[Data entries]
----

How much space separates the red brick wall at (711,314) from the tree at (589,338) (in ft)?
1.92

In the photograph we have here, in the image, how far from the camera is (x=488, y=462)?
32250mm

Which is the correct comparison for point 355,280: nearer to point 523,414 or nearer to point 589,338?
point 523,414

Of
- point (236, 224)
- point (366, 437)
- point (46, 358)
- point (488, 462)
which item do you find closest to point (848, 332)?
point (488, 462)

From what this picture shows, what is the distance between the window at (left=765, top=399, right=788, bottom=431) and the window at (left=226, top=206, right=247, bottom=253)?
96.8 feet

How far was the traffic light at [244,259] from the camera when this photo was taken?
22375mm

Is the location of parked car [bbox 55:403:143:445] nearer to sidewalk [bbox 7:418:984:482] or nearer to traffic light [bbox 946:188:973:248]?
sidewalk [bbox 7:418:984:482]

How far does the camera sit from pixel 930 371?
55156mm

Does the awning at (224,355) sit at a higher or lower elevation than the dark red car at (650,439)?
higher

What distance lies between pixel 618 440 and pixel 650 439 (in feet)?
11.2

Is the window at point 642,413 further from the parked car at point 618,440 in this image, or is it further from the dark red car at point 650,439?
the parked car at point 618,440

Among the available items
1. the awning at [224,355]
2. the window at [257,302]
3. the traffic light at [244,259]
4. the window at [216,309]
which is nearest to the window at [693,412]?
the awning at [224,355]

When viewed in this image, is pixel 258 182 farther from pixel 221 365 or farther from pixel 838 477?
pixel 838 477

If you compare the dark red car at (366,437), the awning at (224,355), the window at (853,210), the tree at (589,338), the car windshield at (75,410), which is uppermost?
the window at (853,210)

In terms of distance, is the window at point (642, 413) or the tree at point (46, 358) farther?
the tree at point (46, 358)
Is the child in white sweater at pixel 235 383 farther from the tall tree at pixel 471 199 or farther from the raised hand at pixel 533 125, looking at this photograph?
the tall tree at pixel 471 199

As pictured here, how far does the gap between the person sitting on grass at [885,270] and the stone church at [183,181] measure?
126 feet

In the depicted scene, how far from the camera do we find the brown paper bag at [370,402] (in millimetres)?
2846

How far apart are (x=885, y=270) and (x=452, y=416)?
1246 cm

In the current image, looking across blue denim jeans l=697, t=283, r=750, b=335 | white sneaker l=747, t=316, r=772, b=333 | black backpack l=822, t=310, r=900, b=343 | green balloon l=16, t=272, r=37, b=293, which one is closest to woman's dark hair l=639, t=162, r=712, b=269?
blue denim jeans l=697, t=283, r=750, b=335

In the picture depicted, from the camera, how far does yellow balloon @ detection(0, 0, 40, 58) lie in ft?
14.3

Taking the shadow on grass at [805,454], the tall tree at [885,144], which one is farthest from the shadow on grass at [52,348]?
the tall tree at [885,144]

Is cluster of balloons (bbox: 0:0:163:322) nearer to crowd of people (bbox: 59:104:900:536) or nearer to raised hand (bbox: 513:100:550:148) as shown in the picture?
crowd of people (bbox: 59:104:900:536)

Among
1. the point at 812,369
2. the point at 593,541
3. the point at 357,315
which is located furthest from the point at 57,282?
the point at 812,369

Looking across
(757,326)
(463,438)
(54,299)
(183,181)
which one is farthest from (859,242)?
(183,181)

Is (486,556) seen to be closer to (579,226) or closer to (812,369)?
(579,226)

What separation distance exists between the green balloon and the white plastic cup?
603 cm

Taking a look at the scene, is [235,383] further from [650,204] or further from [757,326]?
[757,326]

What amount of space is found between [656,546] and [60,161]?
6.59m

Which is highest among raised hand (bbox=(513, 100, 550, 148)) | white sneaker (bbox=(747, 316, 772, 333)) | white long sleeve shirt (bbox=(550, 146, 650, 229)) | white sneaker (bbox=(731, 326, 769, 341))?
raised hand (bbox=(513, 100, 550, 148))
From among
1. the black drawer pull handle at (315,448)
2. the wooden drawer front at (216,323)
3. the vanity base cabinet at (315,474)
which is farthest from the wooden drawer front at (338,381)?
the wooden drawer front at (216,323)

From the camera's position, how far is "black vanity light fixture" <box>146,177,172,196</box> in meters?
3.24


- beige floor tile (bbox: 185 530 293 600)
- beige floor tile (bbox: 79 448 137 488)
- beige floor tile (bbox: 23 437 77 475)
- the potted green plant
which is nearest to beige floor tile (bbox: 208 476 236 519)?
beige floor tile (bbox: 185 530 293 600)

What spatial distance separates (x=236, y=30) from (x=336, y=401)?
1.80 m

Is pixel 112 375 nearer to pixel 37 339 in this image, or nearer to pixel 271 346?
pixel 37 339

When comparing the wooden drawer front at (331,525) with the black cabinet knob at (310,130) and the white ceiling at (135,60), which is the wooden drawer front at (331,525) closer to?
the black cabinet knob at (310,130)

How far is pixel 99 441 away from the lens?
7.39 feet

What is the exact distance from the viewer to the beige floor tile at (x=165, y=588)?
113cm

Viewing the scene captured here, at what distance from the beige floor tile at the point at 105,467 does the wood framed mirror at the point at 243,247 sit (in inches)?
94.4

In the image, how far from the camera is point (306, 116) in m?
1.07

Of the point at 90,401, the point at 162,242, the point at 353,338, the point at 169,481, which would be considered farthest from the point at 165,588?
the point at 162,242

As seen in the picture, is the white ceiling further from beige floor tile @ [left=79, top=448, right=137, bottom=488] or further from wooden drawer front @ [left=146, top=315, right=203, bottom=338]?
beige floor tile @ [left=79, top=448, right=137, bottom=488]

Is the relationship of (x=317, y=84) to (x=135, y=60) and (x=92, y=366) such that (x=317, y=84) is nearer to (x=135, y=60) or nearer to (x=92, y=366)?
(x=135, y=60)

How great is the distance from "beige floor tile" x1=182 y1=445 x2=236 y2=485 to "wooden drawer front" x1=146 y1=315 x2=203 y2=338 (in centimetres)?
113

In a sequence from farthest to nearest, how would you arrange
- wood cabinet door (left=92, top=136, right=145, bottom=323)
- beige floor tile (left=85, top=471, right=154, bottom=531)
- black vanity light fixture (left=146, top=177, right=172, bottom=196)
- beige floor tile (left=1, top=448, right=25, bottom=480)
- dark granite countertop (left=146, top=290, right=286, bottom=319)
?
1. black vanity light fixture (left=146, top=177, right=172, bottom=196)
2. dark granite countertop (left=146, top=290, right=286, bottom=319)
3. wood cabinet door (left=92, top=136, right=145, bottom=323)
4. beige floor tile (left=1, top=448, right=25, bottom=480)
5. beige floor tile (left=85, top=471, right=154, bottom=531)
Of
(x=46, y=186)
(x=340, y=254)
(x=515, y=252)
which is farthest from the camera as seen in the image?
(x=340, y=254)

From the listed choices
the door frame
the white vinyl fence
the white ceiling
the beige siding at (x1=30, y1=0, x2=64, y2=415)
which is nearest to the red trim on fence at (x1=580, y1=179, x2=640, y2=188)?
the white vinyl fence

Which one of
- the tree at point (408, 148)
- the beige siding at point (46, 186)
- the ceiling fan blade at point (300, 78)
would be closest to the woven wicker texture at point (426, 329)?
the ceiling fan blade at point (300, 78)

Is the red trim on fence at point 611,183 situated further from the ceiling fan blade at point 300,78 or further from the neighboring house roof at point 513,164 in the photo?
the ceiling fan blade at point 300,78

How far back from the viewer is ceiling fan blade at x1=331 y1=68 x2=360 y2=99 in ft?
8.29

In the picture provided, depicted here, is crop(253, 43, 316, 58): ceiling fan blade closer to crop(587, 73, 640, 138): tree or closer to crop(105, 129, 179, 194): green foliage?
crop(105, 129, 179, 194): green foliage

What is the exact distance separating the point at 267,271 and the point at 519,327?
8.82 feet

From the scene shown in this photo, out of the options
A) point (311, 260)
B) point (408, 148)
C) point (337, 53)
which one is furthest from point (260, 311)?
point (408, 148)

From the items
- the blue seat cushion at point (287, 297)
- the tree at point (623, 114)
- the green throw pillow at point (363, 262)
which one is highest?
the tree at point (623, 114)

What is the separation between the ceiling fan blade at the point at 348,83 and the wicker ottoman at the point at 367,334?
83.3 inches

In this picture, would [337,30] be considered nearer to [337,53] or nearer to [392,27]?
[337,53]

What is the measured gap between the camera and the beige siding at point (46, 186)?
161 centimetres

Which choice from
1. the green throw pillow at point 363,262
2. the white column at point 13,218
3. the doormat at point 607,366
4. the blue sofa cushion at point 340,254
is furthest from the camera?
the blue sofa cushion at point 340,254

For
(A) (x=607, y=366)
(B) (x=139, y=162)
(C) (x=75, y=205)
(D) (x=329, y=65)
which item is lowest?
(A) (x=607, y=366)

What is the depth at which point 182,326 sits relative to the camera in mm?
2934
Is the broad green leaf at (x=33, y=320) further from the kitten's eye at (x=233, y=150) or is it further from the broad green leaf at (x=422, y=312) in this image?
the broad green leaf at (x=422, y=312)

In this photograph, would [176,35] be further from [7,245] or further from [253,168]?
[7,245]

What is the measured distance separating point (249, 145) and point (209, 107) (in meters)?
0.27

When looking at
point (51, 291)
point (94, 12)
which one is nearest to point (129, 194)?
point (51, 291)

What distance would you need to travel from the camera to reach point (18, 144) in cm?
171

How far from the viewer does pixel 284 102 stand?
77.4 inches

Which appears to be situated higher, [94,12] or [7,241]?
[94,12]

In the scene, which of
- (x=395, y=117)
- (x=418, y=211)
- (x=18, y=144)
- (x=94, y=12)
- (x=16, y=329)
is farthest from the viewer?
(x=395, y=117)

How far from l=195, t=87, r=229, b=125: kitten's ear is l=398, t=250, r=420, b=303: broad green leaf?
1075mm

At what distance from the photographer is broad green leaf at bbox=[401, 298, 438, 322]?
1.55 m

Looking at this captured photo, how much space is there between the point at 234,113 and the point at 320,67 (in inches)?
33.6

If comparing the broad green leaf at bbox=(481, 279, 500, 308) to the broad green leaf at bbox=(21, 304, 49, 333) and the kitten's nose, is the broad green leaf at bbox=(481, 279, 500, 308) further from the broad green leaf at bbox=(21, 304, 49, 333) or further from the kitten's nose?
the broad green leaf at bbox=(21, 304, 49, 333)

----

- Directions for this task
Repeat, word for word, the stretch of rows above from the line containing "From the items" through the line containing "161 centimetres", both ends included.

- Solution for this task
From the items
- the blue seat cushion at point (287, 297)
- the tree at point (623, 114)
- the green throw pillow at point (363, 262)
which one is highest?
the tree at point (623, 114)

What is the separation between the ceiling fan blade at the point at 348,83 and the wicker ottoman at the point at 367,334?
83.3 inches

In this picture, would [337,30] be considered nearer to [337,53] or nearer to [392,27]?
[337,53]

What is the measured gap between the camera and the beige siding at point (46, 186)?
161 centimetres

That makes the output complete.